Sunday, March 6, 2011

Pulled Pork with Ginger-Bourbon Sauce

Sounds good doesn't it? I've made various versions of pulled pork, usually in the Summer. In a bid to transition from Winter to Spring meals I thought Pulled Pork with Ginger-Bourbon Sauce, from the March 2011 issue of Chatelaine, would make for a nice Sunday dinner. It's made in a slow cooker and is relatively fuss-free, which is nice when you are juggling a bajillion other things on the weekend. The pork smelled wonderful through the day, simmering on low with only some sliced onions and a can of ginger-ale to keep it company. I really liked this method of cooking pork for pulled pork sandwiches. The meat was falling apart by the time we took it out and combined it with the promised Ginger-Bourbon Sauce.

The Ginger-Bourbon Sauce is a combination of apple jelly, ketchup, bourbon, wooster sauce and Tabasco, among other things (ginger and garlic powder). Also very easy to put together. The hardest part of making this sauce was procuring the bourbon. We aren't a bourbon household, so had to make a special visit to the LCBO to get some. I never remember what bourbon is...apparently it's a special kind of whiskey. I think. Jack Daniels was right there at the checkout in a nice little $10 bottle so that's what I bought. Or attempted to buy. I got carded in the process. It was slightly embarrassing but also a bit flattering. Before flashing my ID (that clearly shows I'm well over 19) I really wanted to ask the cashier how old he thought I was. To be fair, I did get a new haircut last week that is pretty short, the shortest I've ever had, and my one reservation (okay - maybe I had a couple of reservations) about going so short was that it would make me look younger. So. Back to the drawing board with the hair.

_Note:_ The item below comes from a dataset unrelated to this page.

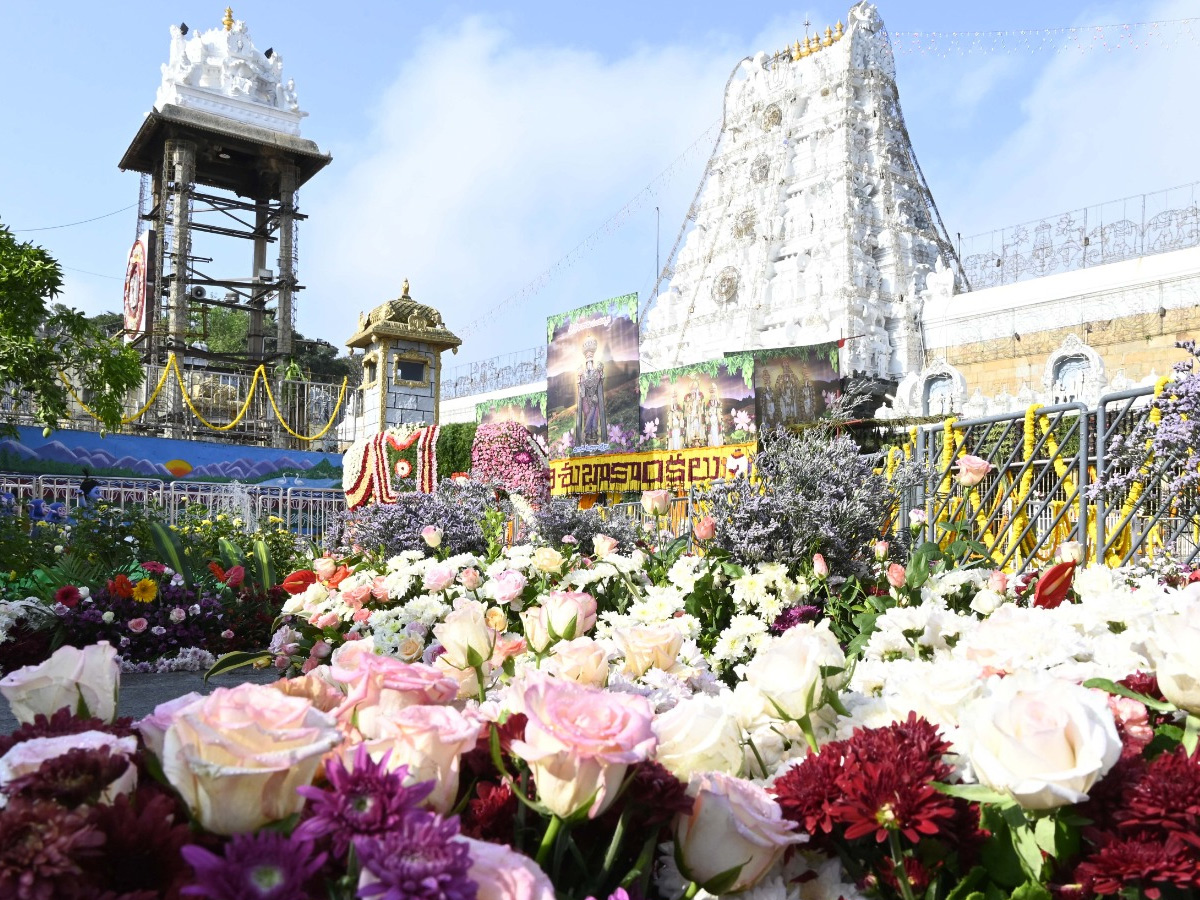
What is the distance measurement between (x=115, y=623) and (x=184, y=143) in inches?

David loved these sandwiches. Loved as in he ate three of them. The boys were not impressed with my 'yucky' sandwiches and once again ate a 'deconstructed' version with de-sauced meat. Sigh. I liked the sandwiches but found the sauce over-sweet. On reflection I notice that I forgot to put the wooster sauce in...maybe that would have cut some of the sweetness? I served them with coleslaw on top as suggested which definitely gave a nice crunch as well as a bit of a sour contrast. At least they looked nice:

I served these with some Spicy Oven Fries which are a recipe from the New Abs Diet Cookbook. This cookbook happened to be shelved near a DVD on the Titanic that Daniel wanted to get from the Library on Saturday. I don't aspire to have great abs. I'm pretty sure that ship has sailed. And much like the Titanic, it's hit ice and sunk. I grabbed it because it is featured in Men's Health magazine which David likes to read. And some of the recipes sounded interesting. Spicy Oven Fries start with russet potatoes cut into wedges dipped in egg white then sprinkled with a mixture of spices: chili powder, cumin, paprika, oregano, thyme and salt. Bake for about 35 minutes and done. I actually liked these a lot. Patrick peeled his and ate the 'mashed' part. Daniel slathered his in ketchup. David ate three sandwiches. I think he liked the fries but I forgot to ask.

Spicy Oven Fries

4 russet potatoes, cut lengthwise into 12 wedges
2 egg whites, lightly beaten

1 teaspoon chili powder

1 teaspoon ground cumin

1 teaspoon paprika

1 teaspoon dried oregano

1/4 teaspoon dried thyme
1 teaspoon salt
1/8 teaspoon cayenne pepper

Preheat the oven to 450°F. Coat a baking sheet with cooking spray. Dip the cut potatoes in egg to coat and place in a bowl. Mix the remaining ingredients and sprinkle over the potatoes, toss well to coat. Place the wedges on the baking sheet. Bake for 20 minutes. Turn the potatoes over and bake for 15 minutes or until crisp.